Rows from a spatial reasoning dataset
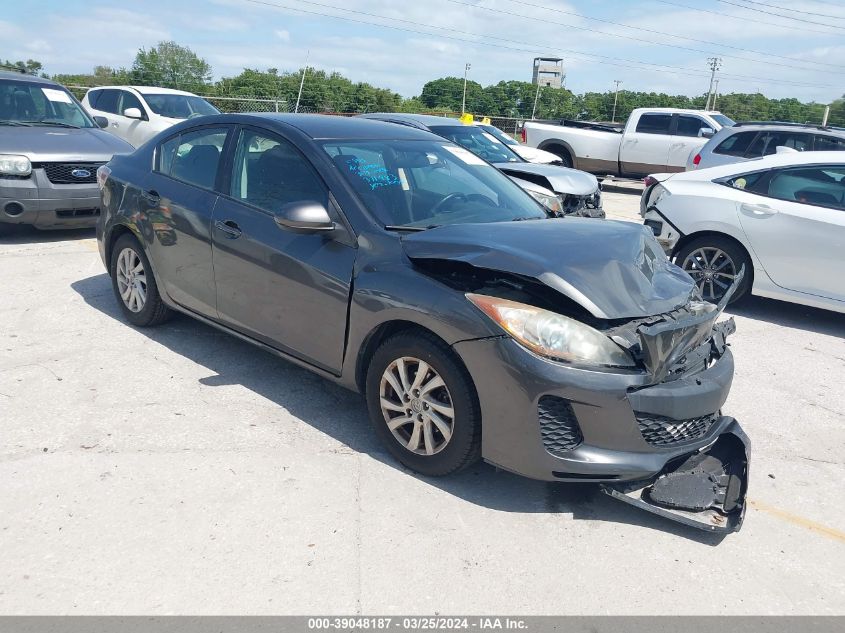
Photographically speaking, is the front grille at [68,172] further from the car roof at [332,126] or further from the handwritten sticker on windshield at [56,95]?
the car roof at [332,126]

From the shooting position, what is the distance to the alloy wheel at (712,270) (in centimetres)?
695

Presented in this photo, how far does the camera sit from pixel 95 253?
311 inches

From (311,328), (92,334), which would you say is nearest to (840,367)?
(311,328)

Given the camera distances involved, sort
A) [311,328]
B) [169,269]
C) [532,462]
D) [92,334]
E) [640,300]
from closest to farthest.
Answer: [532,462] < [640,300] < [311,328] < [169,269] < [92,334]

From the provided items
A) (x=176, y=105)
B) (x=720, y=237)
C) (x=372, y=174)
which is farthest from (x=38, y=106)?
(x=720, y=237)

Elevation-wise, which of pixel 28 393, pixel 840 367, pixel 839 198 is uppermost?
pixel 839 198

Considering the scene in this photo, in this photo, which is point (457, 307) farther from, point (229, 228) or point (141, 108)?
point (141, 108)

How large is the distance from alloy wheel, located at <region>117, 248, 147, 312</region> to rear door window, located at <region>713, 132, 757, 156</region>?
33.0 ft

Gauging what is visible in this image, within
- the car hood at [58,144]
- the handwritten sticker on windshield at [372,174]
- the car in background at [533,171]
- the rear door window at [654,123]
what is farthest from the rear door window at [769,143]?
the handwritten sticker on windshield at [372,174]

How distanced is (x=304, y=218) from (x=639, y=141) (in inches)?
588

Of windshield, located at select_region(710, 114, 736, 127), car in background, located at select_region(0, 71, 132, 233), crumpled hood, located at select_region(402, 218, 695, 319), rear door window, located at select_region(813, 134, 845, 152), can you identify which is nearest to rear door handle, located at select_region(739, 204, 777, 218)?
crumpled hood, located at select_region(402, 218, 695, 319)

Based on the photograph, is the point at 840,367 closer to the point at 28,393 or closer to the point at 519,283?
the point at 519,283

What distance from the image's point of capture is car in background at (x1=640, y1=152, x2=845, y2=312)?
6.39 metres

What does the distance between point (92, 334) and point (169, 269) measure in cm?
98
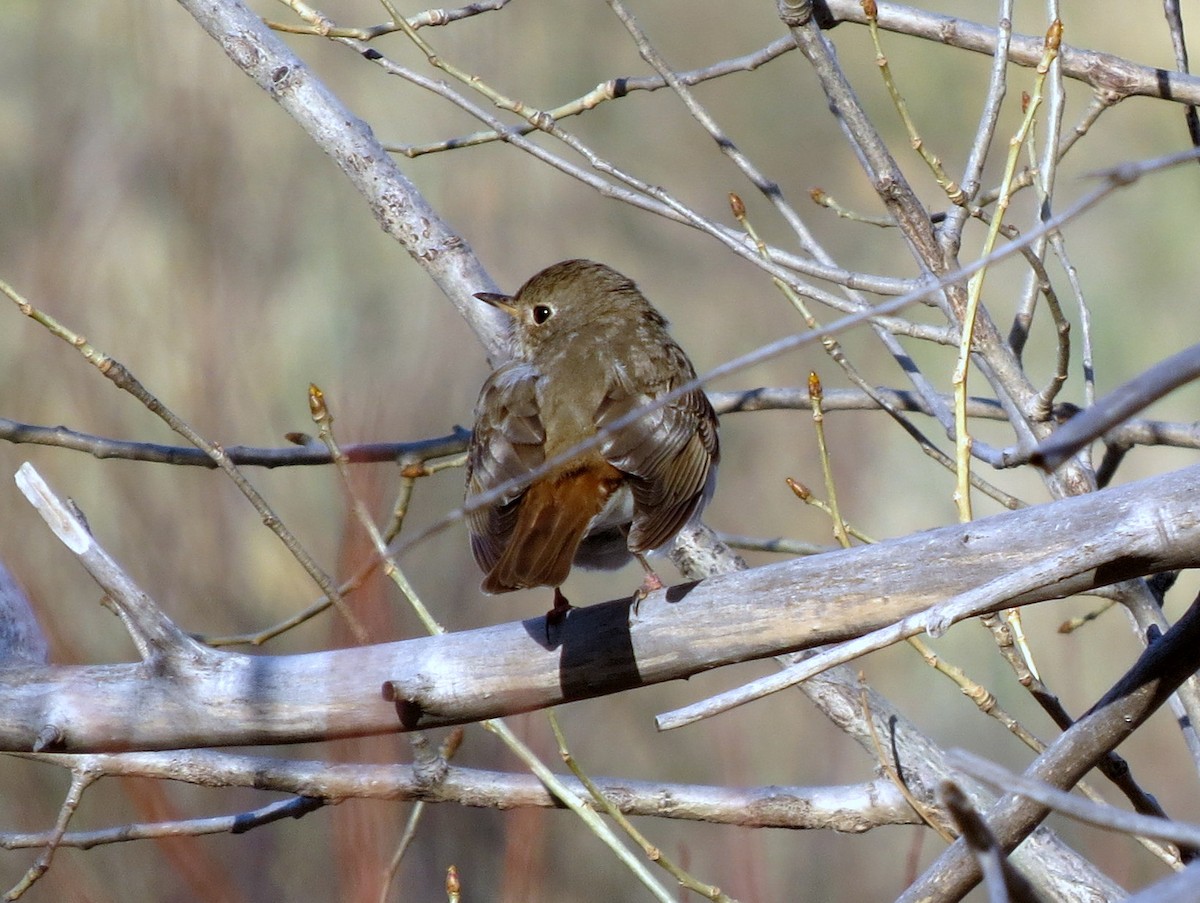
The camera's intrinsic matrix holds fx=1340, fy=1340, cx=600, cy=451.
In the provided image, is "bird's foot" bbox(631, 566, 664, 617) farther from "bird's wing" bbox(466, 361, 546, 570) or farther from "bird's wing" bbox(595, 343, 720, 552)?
"bird's wing" bbox(466, 361, 546, 570)

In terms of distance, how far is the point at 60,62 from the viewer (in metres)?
8.90

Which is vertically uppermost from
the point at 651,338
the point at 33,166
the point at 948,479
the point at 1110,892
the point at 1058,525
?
the point at 33,166

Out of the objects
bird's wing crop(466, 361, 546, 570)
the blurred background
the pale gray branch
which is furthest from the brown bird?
the blurred background

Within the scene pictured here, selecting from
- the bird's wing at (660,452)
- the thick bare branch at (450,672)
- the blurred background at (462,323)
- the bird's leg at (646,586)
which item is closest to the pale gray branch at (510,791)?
the thick bare branch at (450,672)

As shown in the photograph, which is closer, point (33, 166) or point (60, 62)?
point (33, 166)

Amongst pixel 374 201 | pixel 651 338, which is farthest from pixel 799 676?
pixel 374 201

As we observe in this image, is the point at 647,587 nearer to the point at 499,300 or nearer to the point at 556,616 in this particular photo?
the point at 556,616

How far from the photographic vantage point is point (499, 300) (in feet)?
12.1

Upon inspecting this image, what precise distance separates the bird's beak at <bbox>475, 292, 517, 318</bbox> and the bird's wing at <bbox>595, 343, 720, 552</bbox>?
0.50 meters

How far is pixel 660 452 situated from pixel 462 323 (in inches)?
158

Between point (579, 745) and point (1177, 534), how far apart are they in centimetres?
619

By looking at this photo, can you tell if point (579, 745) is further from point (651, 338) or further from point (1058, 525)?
point (1058, 525)

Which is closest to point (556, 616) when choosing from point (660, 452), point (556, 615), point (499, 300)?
point (556, 615)

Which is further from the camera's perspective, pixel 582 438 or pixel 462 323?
pixel 462 323
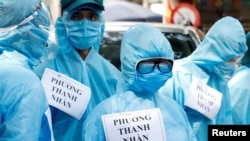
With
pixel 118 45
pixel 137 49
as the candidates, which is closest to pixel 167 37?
pixel 118 45

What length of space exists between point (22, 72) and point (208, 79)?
1968mm

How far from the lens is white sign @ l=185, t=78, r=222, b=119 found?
4.10m

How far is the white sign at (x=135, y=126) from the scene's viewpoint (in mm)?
3182

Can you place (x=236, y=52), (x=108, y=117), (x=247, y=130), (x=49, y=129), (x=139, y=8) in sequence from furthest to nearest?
(x=139, y=8), (x=236, y=52), (x=247, y=130), (x=108, y=117), (x=49, y=129)

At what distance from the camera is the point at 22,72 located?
271 cm

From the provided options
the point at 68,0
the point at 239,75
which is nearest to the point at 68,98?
the point at 68,0

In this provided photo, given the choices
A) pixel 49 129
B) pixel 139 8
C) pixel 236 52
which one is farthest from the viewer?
pixel 139 8

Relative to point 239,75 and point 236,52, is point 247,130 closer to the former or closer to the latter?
point 236,52

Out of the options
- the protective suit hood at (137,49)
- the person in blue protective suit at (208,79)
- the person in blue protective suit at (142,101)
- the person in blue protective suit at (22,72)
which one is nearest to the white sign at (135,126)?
the person in blue protective suit at (142,101)

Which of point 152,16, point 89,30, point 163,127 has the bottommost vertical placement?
point 152,16

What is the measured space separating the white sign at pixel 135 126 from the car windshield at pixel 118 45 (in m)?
2.53

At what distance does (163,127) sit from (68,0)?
111 centimetres

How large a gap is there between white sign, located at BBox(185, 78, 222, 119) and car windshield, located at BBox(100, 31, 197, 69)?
166 cm

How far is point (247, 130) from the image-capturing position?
143 inches
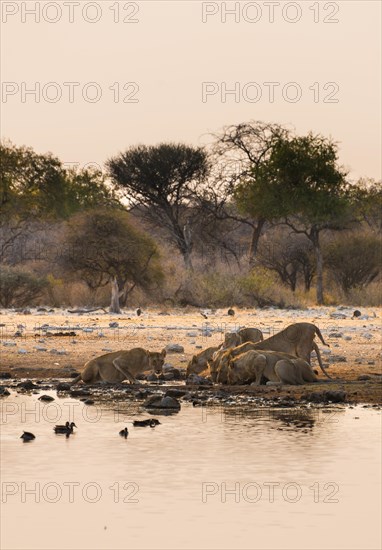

| What you have to do |
Scale the records starting at the line that contains "How far from the photographic" and ending at the line that contains "0.50 meters", and reproduce every one of those lines, requests included. Multiply only each distance value in the answers by 0.2 and round it to the number of decimal places it originally had, with halves rounded up.

| Correct response |
How far from the photographic vantage point is point (499, 300) (in feet)?
2.4

Upon inspecting this image, what precise distance separates the bird's beak at <bbox>475, 292, 517, 318</bbox> and the bird's wing at <bbox>595, 343, 720, 552</bbox>?
0.10 meters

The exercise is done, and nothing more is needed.